In this presentation, I will illustrate how a small Region in terms of size, at the very east of France but very central in Europe, Alsace, has become a major centre for innovation in both academic research and industry. Chemistry as a science and as an industry and physics have occupied a central role. A number of industrial and academic dynasties have emerged in the 19th century and some are still represented today at the best level. Although this suggests that “family traditions” have played a major role in fostering excellence, this is however not inconsistent with the emergence of great talents from any type of background.
Professor Koenraad Debackere
Académie Royale de Belgique, Belgium
“Research and the Industry of the Future”

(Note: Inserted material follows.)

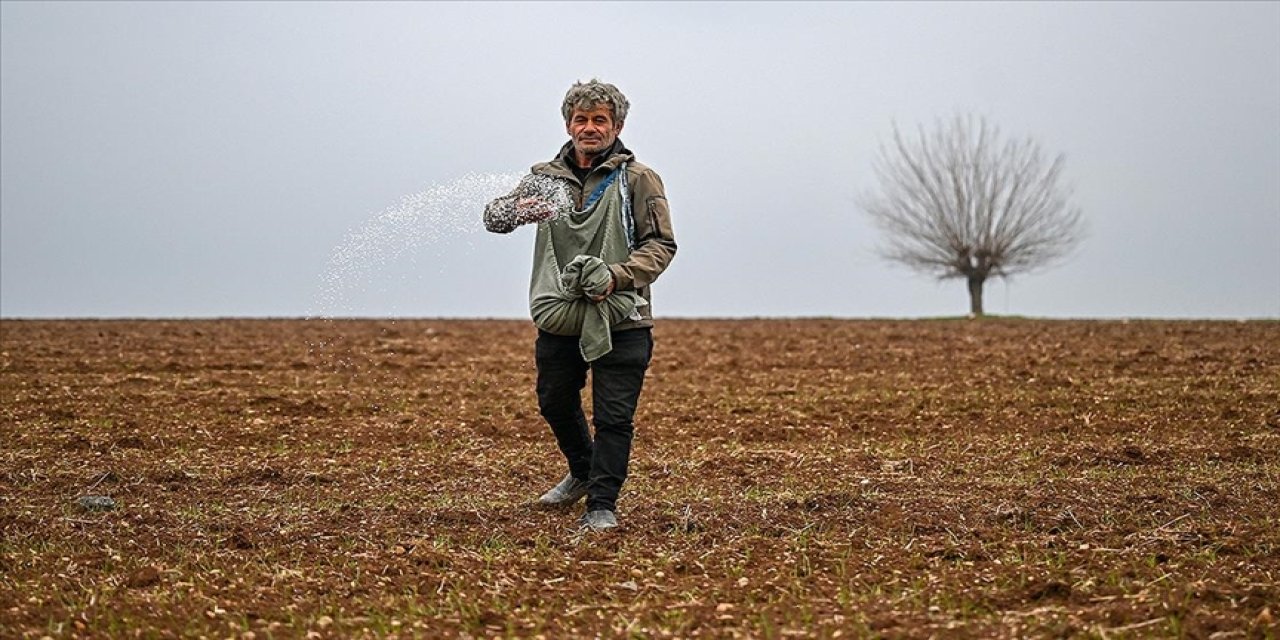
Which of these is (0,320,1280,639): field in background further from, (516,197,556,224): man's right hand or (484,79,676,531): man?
(516,197,556,224): man's right hand

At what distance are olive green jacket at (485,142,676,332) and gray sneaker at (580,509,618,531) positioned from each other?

The link between R&D and industrial activity has long been subject to extensive debate. Insights developed by scientific research have been at the origins of novel products, processes and services. With hindsight, this link has led to systematic economic progress, better jobs and more welfare. This insight, though, has not been able to alleviate fears of the disruptive power of science on industry, potentially “oversetting whole multitudes of workmen” as already written by Thomas Carlyle in 1839. Today is not different. Rapid and massive digitization, advanced robotics and artificial intelligence, regenerative medicine and the engineering of life are just a few areas where science is both creating and destroying industrial texture. This eternal gale of creative destruction and renewal is not new. Econometric evidence shows intimate and complex links between research, industry growth and job creation and destruction. New industries emerge, old industries are transformed, jobs are redefined rather than “merely” destroyed, education systems have to adapt and social security systems are rethought. In sum, the impact of research on industry has important societal consequences that in turn reshape industry. Studies of the past that underpin the development of scenarios on the future of industries show that science and technology have in general been beneficial to industry dynamics and their outcomes. This link therefore deserves ample attention from various perspectives, engineering as well as social science related. It will be at the heart of this presentation.
Professor Torsten Wilholt
Leibniz Universität, Hannover, Germany
“Why and in what sense ought scientific research to be free?”
The freedom of science is on everyone’s lips, but its concrete implications are often controversial. A closer look at these controversies quickly leads to deeper questions about the nature of the freedom of science itself: What are the values that are supposed to be protected by a special guarantee of freedom for scientific research? And what kind of freedoms must be granted, and to what extent exactly, so that these values can be effectively protected and brought to bear? If the appeal to the freedom of science is to make a constructive contribution to debates about science, then we need to regain a common understanding of the reasons why this freedom has a prominent normative function. In this talk I want to discuss three important justifications of the freedom of science. The first, which I call the argument from autonomy, is based on the thesis that humans must be free to investigate the world, because it is one of the basic prerequisites of self-determined life to be able to freely gain knowledge. The second, epistemological argument for freedom of science states that to allow individual scientists the widest possible freedom is the most efficient way to ensure that the sciences give us as much as possible of the kind of knowledge that we as a community are hoping to get for from them. Finally a political argument needs to be discussed, according to which the purpose of freedom of science is to guarantee the political independence of the sciences. When citizens form their political preferences, they need to have access to scientific knowledge that is unburdened by political bias.